[New Quizzes] Improved Statistics View for Numerical Questions
When looking at the quiz statistics, an instructor should easily be able to tell the spread of answers for a quiz question to know how to tailor learning. In multiple choice, you see how many learners (and who) chose each option, informing teaching strategy. For numeric questions, it shows the number of people with the exact correct answer, and the number of 'other answers', which is not helpful in quickly assessing classroom mastery. If the numeric question has a margin of error, some of those 'other answers' may also be correct, skewing the results unfavorably. A possible workaround is the item analysis report, but this report does not populate for numerical questions, so there is no meaningful way to analyze the effectiveness of these questions or see class understanding at a glance (or even at more than a glance, since the report doesn't help either).

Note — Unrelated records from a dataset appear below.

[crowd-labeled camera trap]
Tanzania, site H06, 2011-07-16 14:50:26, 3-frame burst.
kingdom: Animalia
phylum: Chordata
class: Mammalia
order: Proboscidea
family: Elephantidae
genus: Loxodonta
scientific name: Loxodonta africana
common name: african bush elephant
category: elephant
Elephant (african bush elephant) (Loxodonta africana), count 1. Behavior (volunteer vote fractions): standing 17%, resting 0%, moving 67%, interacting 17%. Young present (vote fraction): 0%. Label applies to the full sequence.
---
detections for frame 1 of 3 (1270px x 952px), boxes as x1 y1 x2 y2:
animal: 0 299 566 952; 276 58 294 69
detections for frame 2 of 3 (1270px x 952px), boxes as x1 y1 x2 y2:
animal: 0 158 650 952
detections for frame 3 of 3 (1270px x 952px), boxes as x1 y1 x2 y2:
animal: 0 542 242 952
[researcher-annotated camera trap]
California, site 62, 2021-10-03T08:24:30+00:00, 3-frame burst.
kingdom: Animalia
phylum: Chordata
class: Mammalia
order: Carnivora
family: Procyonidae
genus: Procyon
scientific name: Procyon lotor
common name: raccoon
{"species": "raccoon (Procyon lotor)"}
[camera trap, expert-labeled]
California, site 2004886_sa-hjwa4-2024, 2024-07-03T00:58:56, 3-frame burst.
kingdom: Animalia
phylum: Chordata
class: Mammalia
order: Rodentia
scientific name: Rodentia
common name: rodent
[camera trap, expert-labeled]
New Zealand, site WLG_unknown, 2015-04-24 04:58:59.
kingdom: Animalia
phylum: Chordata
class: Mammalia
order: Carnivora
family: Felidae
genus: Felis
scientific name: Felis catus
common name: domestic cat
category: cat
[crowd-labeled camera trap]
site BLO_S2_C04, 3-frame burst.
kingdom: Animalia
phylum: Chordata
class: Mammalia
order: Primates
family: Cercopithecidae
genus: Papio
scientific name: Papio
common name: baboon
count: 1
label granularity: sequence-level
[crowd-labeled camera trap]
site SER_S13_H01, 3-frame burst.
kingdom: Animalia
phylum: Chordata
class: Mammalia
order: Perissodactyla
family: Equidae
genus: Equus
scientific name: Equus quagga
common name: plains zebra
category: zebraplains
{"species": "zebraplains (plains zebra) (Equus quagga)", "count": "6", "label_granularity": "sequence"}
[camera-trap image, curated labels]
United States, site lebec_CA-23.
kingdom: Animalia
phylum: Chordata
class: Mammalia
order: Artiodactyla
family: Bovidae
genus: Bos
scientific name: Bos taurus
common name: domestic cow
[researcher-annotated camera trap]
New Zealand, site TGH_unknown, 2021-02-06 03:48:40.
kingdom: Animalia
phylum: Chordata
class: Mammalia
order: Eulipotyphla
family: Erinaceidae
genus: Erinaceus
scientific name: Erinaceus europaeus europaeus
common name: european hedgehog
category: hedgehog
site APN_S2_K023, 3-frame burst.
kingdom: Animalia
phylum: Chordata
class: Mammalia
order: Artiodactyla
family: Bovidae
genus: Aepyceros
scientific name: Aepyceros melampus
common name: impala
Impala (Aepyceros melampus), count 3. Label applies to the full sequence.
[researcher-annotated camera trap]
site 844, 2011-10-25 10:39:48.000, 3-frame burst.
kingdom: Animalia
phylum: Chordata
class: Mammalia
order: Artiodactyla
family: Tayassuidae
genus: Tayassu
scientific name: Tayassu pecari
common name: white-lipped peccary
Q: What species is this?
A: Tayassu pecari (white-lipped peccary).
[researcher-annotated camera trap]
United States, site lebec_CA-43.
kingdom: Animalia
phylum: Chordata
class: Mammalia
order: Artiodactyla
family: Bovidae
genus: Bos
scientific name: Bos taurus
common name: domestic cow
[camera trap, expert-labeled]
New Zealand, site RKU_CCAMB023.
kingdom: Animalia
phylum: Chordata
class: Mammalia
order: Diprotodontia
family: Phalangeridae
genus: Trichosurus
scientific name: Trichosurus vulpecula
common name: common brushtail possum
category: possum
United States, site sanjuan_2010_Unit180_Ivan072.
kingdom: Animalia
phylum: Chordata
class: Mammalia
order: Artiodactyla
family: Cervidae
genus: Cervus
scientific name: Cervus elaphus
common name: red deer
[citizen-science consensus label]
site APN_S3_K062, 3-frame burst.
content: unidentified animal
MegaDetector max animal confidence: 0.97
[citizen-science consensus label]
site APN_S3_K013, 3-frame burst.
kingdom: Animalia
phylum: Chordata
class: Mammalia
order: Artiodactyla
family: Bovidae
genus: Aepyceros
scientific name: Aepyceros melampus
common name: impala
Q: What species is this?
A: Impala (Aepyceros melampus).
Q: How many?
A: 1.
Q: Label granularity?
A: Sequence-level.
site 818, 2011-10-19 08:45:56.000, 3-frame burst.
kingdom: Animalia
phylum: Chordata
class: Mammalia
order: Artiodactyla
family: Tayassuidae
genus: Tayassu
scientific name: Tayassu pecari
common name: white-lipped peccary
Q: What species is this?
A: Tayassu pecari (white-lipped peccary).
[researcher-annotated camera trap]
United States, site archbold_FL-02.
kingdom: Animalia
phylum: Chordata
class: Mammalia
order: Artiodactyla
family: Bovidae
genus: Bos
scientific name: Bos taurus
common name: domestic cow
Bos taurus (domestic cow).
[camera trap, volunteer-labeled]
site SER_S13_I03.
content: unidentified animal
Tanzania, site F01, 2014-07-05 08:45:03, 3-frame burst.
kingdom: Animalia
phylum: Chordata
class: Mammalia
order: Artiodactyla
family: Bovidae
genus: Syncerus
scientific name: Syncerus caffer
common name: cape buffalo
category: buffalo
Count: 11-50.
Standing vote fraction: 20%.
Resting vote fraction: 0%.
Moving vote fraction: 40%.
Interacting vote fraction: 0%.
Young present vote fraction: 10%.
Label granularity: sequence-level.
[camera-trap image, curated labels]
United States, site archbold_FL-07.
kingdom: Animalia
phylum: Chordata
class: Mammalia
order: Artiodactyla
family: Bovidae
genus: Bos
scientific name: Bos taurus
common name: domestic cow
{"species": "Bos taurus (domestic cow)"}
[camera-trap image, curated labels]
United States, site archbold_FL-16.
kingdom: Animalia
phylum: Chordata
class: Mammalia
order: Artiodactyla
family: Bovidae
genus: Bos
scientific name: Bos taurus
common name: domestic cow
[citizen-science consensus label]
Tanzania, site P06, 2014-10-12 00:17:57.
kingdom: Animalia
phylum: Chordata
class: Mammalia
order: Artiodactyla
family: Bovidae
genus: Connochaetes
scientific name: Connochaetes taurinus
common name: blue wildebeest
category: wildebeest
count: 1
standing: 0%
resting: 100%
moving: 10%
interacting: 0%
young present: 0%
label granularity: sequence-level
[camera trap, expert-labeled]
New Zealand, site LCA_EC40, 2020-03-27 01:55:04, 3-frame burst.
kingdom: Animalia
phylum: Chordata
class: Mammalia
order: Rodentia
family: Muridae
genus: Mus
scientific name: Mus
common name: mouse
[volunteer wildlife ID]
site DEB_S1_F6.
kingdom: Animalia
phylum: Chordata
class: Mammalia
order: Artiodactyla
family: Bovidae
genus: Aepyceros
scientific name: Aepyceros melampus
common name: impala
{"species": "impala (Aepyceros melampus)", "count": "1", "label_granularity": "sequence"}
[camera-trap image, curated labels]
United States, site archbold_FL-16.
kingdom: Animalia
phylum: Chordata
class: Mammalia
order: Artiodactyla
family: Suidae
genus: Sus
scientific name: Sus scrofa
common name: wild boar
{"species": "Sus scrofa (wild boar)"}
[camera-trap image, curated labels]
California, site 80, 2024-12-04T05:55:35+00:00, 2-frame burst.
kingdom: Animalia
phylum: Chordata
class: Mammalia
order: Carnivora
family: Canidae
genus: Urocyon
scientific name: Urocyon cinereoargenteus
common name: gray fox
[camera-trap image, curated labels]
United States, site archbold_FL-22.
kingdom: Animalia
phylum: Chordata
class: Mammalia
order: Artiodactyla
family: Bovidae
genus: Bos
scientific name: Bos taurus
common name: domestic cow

Problem: there can be all sorts of answers, obviously we can't list every possible answer a student typed in the box and list how many students chose it, the list could become uselessly long and bog down loading of the page
Five categories for each numeric question with margin of error, three for numeric questions without.
For with margin of error:
1. Lower than range
2. Lower, but in range
3. Correct
4. Higher, but in range
5. Higher, but out of range
For straight numeric -
Lower than range
Correct
Higher than range
This gives a limited number of easy to predict options, while still giving teachers significant insight into how their students are performing at a glance. In many cases, the direction that a student is incorrect is just as important as that it was incorrect. This would bring numeric quiz statistics into line with the insights able to be gleaned from other question types from the quick view of the quiz statistics page.